DiskInternals DVR Recovery offers automated manufacturer detection and broad format support but exhibits reduced temporal accuracy in scenarios involving fragmented recording sessions. Users have reported temporal sequencing errors in up to 15% of recovered footage when processing drives with extensive circular buffer overwrites [25]. Additionally, the tool’s proprietary validation algorithms lack transparency, preventing independent verification of recovery methodology—a critical concern for evidence admissibility under Daubert standards and Rule 702 of the Federal Rules of Evidence.
VIP 2.0 provides extensive manufacturer coverage and advanced features for professional investigators, but requires substantial manual configuration for non-standard DVR models not explicitly included in its signature database. Its batch processing capabilities are limited when handling multi-terabyte RAID arrays, with performance degradation and occasional crashes reported on datasets exceeding 8TB. Furthermore, the high licensing costs (typically $3000–$8000 per seat annually) create accessibility barriers for smaller investigative organizations, academic research institutions, and resource-constrained jurisdictions [9].
X-Ways Forensics and EnCase, while powerful general-purpose forensic suites, lack specialized optimizations for surveillance system formats. Their generic file carving capabilities require extensive manual signature configuration for Hikvision and Dahua systems, and even with custom configurations, practitioners report recovery rates below 75% for fragmented surveillance footage [26].
Open-source tools such as Scalpel and PhotoRec, while freely available and valuable for general file recovery, demonstrate significant limitations when applied to proprietary surveillance formats. Default signature databases do not include patterns for Hikvision or Dahua frame structures, necessitating extensive manual configuration and reverse engineering.
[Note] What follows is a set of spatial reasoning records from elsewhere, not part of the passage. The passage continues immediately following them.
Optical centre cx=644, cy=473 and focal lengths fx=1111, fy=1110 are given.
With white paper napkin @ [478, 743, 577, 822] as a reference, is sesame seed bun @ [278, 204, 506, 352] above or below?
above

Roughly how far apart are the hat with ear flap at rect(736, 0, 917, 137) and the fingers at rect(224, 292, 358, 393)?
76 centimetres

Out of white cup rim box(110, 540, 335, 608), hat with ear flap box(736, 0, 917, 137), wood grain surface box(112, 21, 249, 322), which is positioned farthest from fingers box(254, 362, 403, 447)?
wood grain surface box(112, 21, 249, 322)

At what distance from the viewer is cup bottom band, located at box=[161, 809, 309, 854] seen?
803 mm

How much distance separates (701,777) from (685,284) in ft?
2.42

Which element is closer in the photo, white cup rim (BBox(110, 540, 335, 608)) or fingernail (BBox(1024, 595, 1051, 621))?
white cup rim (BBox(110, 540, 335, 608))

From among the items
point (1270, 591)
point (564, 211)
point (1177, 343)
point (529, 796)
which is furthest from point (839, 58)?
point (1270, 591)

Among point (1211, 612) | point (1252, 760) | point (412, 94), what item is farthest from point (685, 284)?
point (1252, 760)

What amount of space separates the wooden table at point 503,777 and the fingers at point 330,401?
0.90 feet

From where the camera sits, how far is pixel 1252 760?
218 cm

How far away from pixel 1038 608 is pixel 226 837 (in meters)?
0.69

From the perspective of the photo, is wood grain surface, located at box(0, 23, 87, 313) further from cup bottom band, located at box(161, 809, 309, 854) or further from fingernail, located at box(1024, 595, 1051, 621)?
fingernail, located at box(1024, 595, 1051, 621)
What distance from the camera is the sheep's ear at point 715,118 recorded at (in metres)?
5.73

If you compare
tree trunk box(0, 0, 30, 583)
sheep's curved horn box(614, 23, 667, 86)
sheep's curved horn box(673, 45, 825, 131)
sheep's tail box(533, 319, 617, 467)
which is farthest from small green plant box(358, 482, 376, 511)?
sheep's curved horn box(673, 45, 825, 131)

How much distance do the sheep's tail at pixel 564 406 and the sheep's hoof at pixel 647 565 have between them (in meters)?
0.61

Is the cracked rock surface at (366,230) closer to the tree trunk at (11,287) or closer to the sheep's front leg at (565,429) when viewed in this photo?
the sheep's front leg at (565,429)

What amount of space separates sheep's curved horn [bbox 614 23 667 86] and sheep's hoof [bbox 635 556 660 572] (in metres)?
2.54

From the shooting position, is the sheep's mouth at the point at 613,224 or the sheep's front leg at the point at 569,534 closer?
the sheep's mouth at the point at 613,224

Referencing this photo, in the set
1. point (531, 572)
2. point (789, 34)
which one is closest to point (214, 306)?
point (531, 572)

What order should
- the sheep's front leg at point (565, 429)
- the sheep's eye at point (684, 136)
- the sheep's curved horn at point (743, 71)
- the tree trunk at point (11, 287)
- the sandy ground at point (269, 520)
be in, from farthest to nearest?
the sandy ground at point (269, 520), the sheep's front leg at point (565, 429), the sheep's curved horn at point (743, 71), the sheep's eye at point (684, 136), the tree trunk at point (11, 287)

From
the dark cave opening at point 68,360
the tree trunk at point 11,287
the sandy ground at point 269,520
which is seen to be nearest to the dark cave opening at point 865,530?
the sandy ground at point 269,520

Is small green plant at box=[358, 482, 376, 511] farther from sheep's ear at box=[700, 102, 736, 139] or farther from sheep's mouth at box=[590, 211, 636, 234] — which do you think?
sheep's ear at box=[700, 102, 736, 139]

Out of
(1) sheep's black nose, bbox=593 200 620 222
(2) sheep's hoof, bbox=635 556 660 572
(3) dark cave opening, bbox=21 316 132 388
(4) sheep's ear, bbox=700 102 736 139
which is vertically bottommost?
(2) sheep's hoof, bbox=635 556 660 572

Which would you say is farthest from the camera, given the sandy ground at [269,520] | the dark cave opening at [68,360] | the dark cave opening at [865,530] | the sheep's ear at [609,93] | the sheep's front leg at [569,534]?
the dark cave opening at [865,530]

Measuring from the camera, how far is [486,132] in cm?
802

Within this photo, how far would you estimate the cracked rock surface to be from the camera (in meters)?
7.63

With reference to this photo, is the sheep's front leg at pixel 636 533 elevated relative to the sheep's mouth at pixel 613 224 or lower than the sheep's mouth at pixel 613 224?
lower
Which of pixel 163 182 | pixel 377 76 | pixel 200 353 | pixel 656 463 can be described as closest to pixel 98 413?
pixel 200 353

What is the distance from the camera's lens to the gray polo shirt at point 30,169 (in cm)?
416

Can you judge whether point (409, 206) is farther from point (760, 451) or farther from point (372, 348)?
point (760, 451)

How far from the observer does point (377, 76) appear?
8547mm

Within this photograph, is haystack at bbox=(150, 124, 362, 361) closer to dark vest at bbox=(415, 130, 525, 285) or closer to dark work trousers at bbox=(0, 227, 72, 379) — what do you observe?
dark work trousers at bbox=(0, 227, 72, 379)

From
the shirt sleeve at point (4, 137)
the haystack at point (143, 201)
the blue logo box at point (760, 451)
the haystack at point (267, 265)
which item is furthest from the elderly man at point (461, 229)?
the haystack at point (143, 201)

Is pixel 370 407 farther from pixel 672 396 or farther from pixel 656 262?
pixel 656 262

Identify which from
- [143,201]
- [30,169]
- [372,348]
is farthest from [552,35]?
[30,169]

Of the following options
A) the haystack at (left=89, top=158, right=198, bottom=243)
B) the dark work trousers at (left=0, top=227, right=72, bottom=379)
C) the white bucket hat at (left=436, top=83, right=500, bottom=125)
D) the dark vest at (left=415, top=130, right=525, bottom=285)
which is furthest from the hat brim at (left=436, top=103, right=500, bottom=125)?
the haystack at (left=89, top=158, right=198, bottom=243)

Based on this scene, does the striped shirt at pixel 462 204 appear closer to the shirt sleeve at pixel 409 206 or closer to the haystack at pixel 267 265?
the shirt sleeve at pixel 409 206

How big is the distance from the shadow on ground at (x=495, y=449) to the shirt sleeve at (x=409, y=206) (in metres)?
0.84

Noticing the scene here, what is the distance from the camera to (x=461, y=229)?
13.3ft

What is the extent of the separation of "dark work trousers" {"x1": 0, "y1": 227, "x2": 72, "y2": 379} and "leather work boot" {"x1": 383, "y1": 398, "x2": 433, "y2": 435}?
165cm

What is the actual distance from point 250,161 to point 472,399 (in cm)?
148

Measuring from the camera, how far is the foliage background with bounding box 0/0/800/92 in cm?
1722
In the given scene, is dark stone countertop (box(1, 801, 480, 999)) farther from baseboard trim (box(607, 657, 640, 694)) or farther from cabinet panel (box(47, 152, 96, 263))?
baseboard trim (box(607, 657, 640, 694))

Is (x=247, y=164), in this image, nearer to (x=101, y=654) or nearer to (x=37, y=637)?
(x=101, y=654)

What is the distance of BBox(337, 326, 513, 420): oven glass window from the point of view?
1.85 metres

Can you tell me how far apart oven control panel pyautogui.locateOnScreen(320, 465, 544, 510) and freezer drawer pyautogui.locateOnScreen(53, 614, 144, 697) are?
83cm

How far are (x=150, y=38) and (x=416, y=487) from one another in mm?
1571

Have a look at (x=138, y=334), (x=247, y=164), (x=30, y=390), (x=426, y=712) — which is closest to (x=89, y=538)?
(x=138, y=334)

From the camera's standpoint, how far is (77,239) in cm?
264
Even with custom signatures, header–footer-based carving approaches achieve only 60–70% success rates for fragmented surveillance video files due to the complex temporal dependencies and non-standard frame boundaries in proprietary formats [10].
These limitations collectively demonstrate the need for transparent, manufacturer-optimized methodologies that balance recovery effectiveness with algorithmic clarity, accessibility, and forensic validity. The absence of open-source, academically validated approaches specifically designed for modern surveillance systems creates a critical gap that this research addresses.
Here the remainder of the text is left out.